Burning the Koran: 14 September

Not to burn the Koran was the right decision. Publicise it instead!

I would not want anyone publicly to burn the Bible. Jesus told us to do to others as we would have them do to us. As a follower of Jesus I should therefore not publicly burn the Koran.

I also should not do something which puts many of my fellow Christians in danger. The immediate result of a small group of American Christians burning the Koran would be violent attacks on Christians in many Moslem majority countries. Church leaders in these countries understandably condemned the proposed Koran burning.

It is good that the proposed Koran burners listened to the arguments of others and backed down, albeit reluctantly. That some of the most hard-line Christians had their minds changed by other Christians is a good witness to the Church in general. It is hard to imagine any similar process happening in Islam.

Koran burning is non-violent. No-one is hurt. Only paper and print are destroyed. Burning a few copies hinders in no way the free and wide availability of the Koran. Some Moslems would no doubt respond with violence, and they threaten violence in response to a non-violent action. This Moslem response is wrong and should be criticised more, especially by fellow, moderate, Moslems. Some Western writers have also described Koran burning as though it were a violent act, thus legitimising the threatened violence by some Moslems. Freedom of religion means freedom to criticise religion, even in dramatic ways. The Koran criticises sharply Christianity and Judaism. Yet Islam is uncomfortable with being criticised. We should not curtail the freedom to criticise Islam, because of violent threats, but defend and use that freedom.

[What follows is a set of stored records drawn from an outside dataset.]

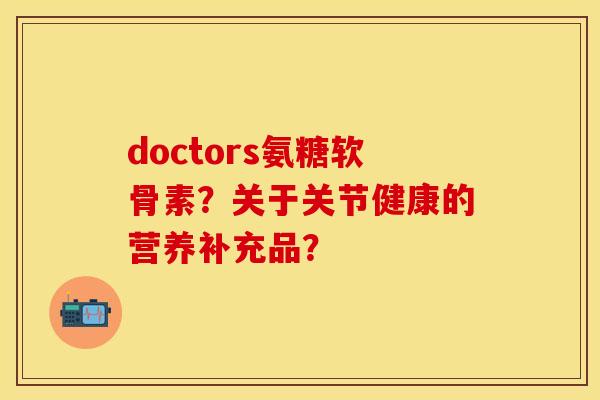 doctors氨糖软骨素？关于关节健康的营养补充品？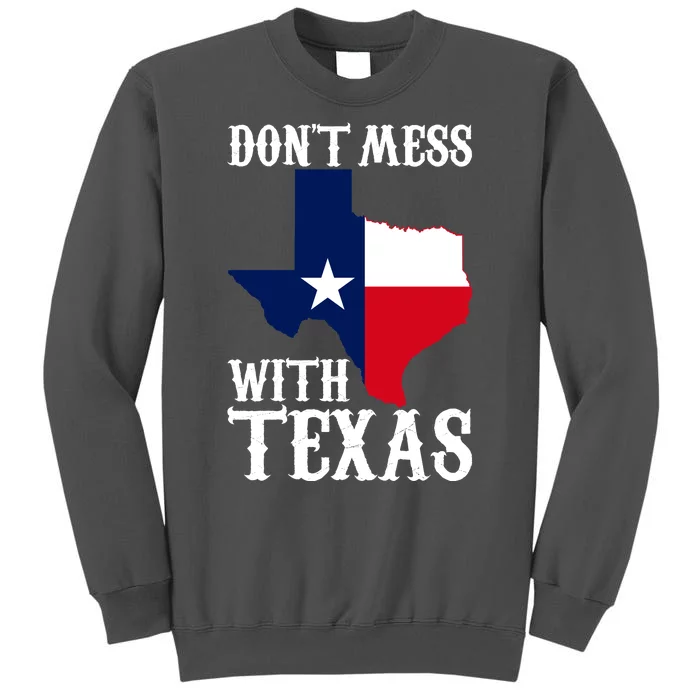 Don't Mess With Texas Tall Sweatshirt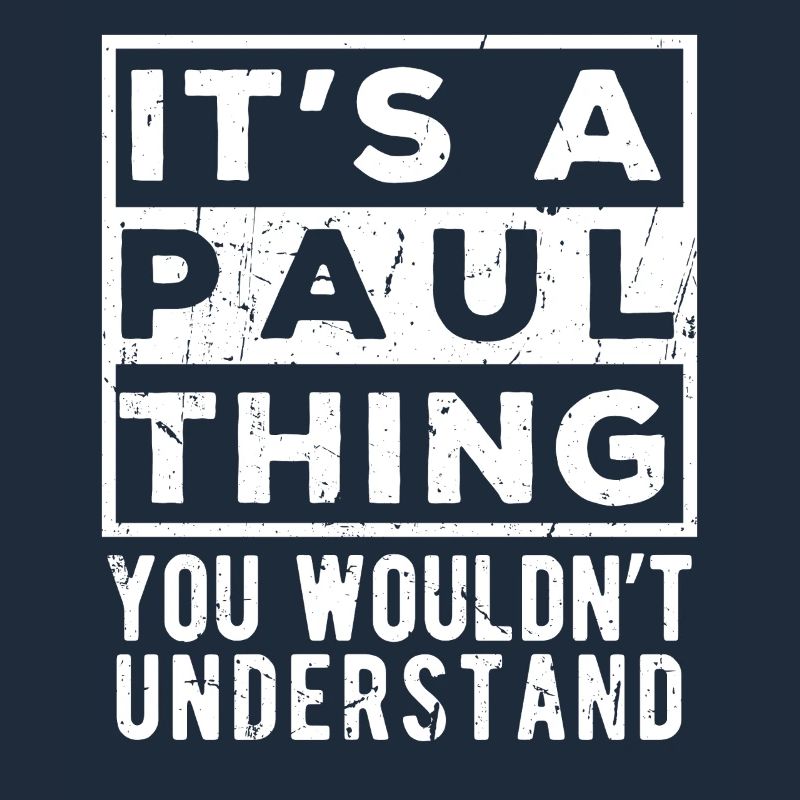 C’est une chose de Paul que tu ne comprendrais pas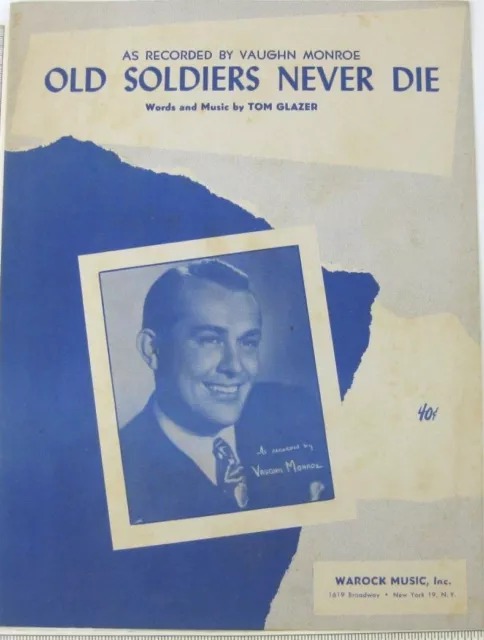Old Soldiers Never Die Piano Guitar Vtg Sheet Music 1951 Glazer Vaughn Monroe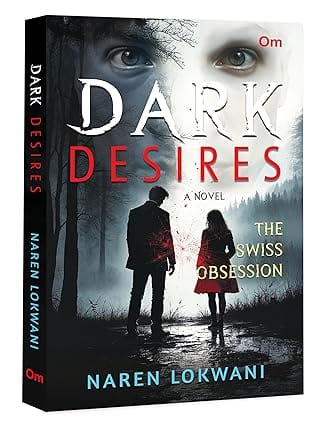 Dark Desires A Novel The Swiss Obsession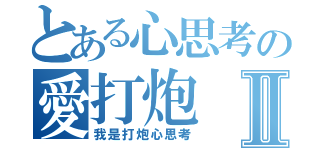 とある心思考の愛打炮Ⅱ（我是打炮心思考）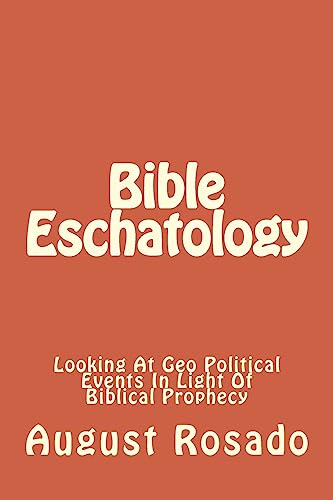 Stock image for Bible Eschatology: A Look At Geo Political Events In Light Of Biblical Prophecy for sale by BooksRun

Koran burning is a dramatic way of saying that this teaching is dangerous and should not be followed. That is the view of the Koran shared by many of us orthodox Christians. It is impossible to follow and worship the Jesus of the Gospels and embrace the teaching of the Koran. From the beginning of Islam, there has been an irreconcilable ideological conflict. This stark difference should be acknowledged and explained more. Maybe we Christians should publicise more the verses from the Koran which we find unacceptable?

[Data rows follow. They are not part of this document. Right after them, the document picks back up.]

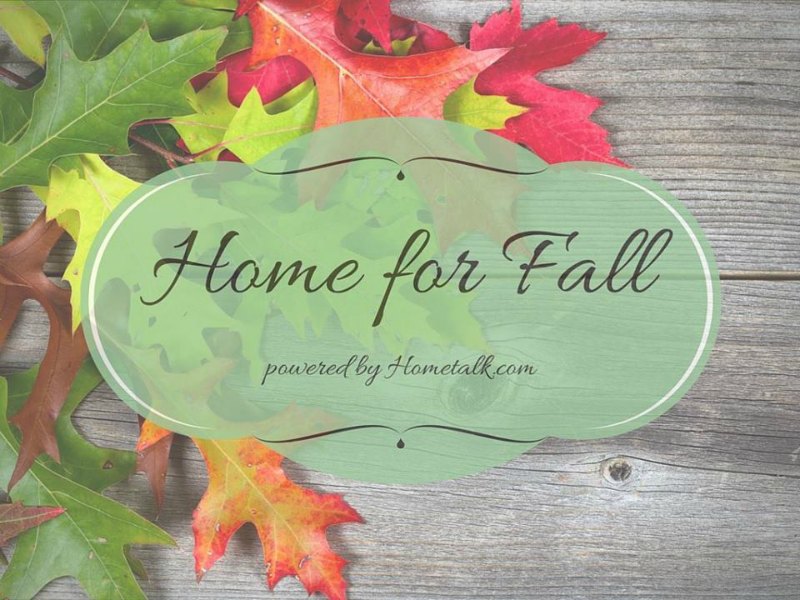 Home for Fall HomeTalk Blog Hop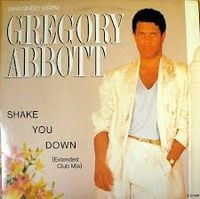 Gregory Abbott - Shake You Down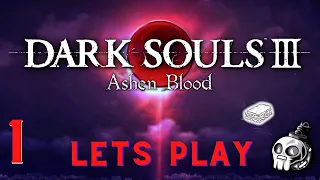 Dark Souls 3: Ashen Blood (Demo) - Lets Play - Ep 1: Taking a look at Undead Settlement (pt.1)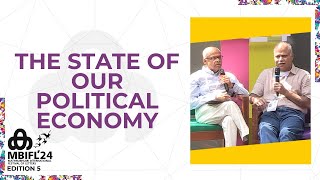 The State of our Political Economy | Parakala Prabhakar , T K Arun | MBIFL 2024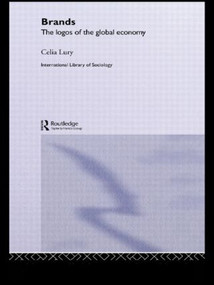 Brands (The Logos of the Global Economy) - 9780415251839 by Celia Lury, 9780415251839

“Fight those who believe not in Allah, nor the last day, nor hold that forbidden which hath been forbidden by Allah and His Messenger, nor acknowledge the Religion of Truth, from among the people of the Book [i.e., Jews and Christians], until they pay the jizya with willing submission, and feel themselves subdued.” Sura 9:29

The Koran instructs Moslems to fight all non-Moslems, all pork-eaters or alcohol-drinkers of whatever faith. We are glad that most Moslems do not follow this to the letter, and that some think of fighting with the pen rather than the sword. But it is clear that, at least, the sword is not ruled out, and the history of Moslem expansion shows that the most common interpretation of ‘fight’ is with the bloody sword. More people need to know that this is teaching from the Koran. Hardly a religion of peace!

No more talk of Koran burning. Instead let’s have more truth about the Koran.